Trecho fornecido -
——————

Alternativas para manter desoneração da folha

Alternativas para manter desoneração da folha

Artigo de Kiyoshi Harada publicado no Valor Econômico em 13/10/20 (versão impressa e digital)

Acesse: https://valor.globo.com/legislacao/noticia/2020/10/13/alternativas-para-manter-desoneracao-da-folha.ghtml

A contribuição previdenciária patronal é um tema que sempre esteve na pauta de preocupações dos empresários. E de alguns anos para cá passou a despertar a ação dos legisladores, que aprovaram a EC nº 42/2003 permitindo a substituição gradual, total ou parcial da contribuição previdenciária patronal pela contribuição provisória incidente sobre a receita bruta – CPRB.

Nunca ninguém pensou em diminuir a elevada alíquota de 20% incidente sobre a folha de remuneração, nem de rever as contribuições do sistema S que juntas, praticamente, dobram o valor da folha mensal a cargo das empresas. Tampouco, pensou-se em sua substituição parcial.

Para tentar resolver o problema do desemprego, decorrente, em parte, da excessiva oneração da folha, o governo patrocinou a Lei nº 12.546/2011, cujo art. 7º, substituiu, até 31 de dezembro de 2014, a contribuição previdenciária pela CPRB. Esse prazo vinha sendo prorrogado sucessivamente, sendo que a última prorrogação, até 31 de dezembro de 2021, foi vetada pelo Executivo, em razão da situação deficitária da previdência social.

Passou-se a rediscutir a velha proposta de sua substituição definitiva pela contribuição incidente sobre a movimentação financeira – CMF – nos moldes da antiga CPMF, porém, em caráter meramente substitutivo, pelo que, teoricamente, não haveria aumento de carga tributária global.

Dessa forma, o contribuinte dessa contribuição social para a manutenção da previdência social seria a população em geral, que promove a movimentação financeira pela rede bancária. Em outras palavras, a população inteira seria onerada em troca da desoneração das empresas que empregam a mão de obra para o desenvolvimento de suas atividades lucrativas.

E há, ainda, uma agravante, pois, nem toda movimentação financeira expressa signo presuntivo de riqueza como, por exemplo, a transferência de uma conta para outra do mesmo titular, o depósito na conta de um advogado de valores pertencentes a clientes etc.

Se a substituição da contribuição previdenciária pela CMF for parcial, mantendo-se, por exemplo, a tributação sobre a folha na base de 8% ou 10%, o impacto da CMF sobre a população em geral será menor.

——————

Dados registrados -
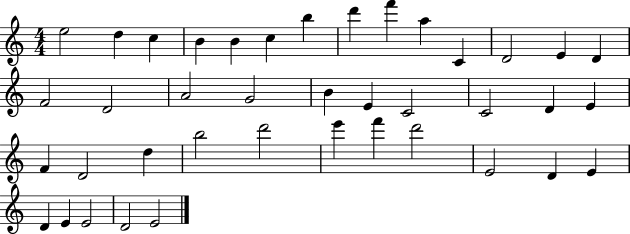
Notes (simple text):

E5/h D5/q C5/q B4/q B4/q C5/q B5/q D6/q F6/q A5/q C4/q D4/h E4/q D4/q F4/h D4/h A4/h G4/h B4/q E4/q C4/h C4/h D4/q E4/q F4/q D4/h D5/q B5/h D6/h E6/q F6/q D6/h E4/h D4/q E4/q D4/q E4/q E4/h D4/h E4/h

——————

Tarefas do exercício -
[a] Responda, com base no artigo sobre a desoneração da folha, às perguntas abaixo:
(i) Que emenda constitucional permitiu substituir a contribuição previdenciária patronal pela CPRB?
(ii) Qual é a alíquota que incide sobre a folha de remuneração?
(iii) Até que data o art. 7º da Lei nº 12.546/2011 substituiu a contribuição previdenciária pela CPRB?
[b] Transcreva do artigo sobre a desoneração da folha o trecho entre "Passou-se a rediscutir" e "suas atividades lucrativas.", inclusive.
[c] Retome o artigo sobre a desoneração da folha a partir do ponto em que ele termina.

Respostas às tarefas -
[a]
(i) A EC nº 42/2003.
(ii) 20%.
(iii) Até 31 de dezembro de 2014.

[b]
Passou-se a rediscutir a velha proposta de sua substituição definitiva pela contribuição incidente sobre a movimentação financeira – CMF – nos moldes da antiga CPMF, porém, em caráter meramente substitutivo, pelo que, teoricamente, não haveria aumento de carga tributária global.

Dessa forma, o contribuinte dessa contribuição social para a manutenção da previdência social seria a população em geral, que promove a movimentação financeira pela rede bancária. Em outras palavras, a população inteira seria onerada em troca da desoneração das empresas que empregam a mão de obra para o desenvolvimento de suas atividades lucrativas.

[c]
Mas, o certo é que a substituição da contribuição previdenciária pela CMF confere a esta última exação a natureza de imposto, isto é, um tributo destinado ao custeio de serviços públicos gerais. A contribuição social é aquela que está voltada para financiar a atuação especifica do Estado em prol de determinados grupos ou áreas beneficiadas. Por isso, só poderão ser seus contribuintes aqueles situados nos grupos ou categorias que ensejaram a sua instituição.

Dentro dessa linha de raciocínio, abre-se uma perspectiva de substituição da contribuição previdenciária patronal pela destinação anual da parcela da arrecadação tributária para o setor de previdência social, por meio da Lei Orçamentária Anual.

Como se sabe, a Lei Orçamentária Anual – LOA -, além do Orçamento Fiscal e do Orçamento de Investimento, contém o Orçamento da Seguridade Social (art. 165, § 5º, I, II e III da CF), onde se insere a previdência social (art. 194 da CF). Bastará, então, que esse Orçamento da Seguridade Social ganhe um reforço em sua dotação, em montante equivalente ao propiciado pelo regime de tributação da folha (parte patronal).

É claro que isso implicará aumento de carga tributária para os contribuintes em geral, mas, o seu impacto poderá ser atenuado pela distribuição desse aumento entre várias espécies tributárias (contribuições sociais sobre faturamento, sobre o lucro, e diferentes impostos), cujos contribuintes nem sempre são os mesmos, o que não acontece com a CMF que a todos atinge. As pessoas físicas, por exemplo, não são contribuintes do IPI; e as empresas que autuam na indústria normalmente não prestam serviços, e nem as prestadoras de serviços operam na industrialização como regra.

Dessa forma, a previdência social, a exemplo da saúde, passaria a ser custeada por toda a sociedade, de forma indireta, mediante recursos provenientes do Orçamento da União, refletindo a tendência do mundo moderno.

O regime atual, que adota o sistema misto, custeio direto pelas empresas e empregados, de um lado, e custeio indireto representado por recursos de orçamento da União, de outro lado, está sujeito a desvios ilícitos de todos conhecidos, e lícitos, por causa do inciso VIII, do art. 167 da CF que permite, mediante autorização legislativa, dar destinação diversa aos recursos pertencentes à seguridade social, onde se insere a previdência social. Não é por acaso a grita dos empresários contra essa elevada contribuição previdenciária, que vem se prestando a suprir necessidades ou cobrir déficit de setores que nada têm a ver com a previdência social.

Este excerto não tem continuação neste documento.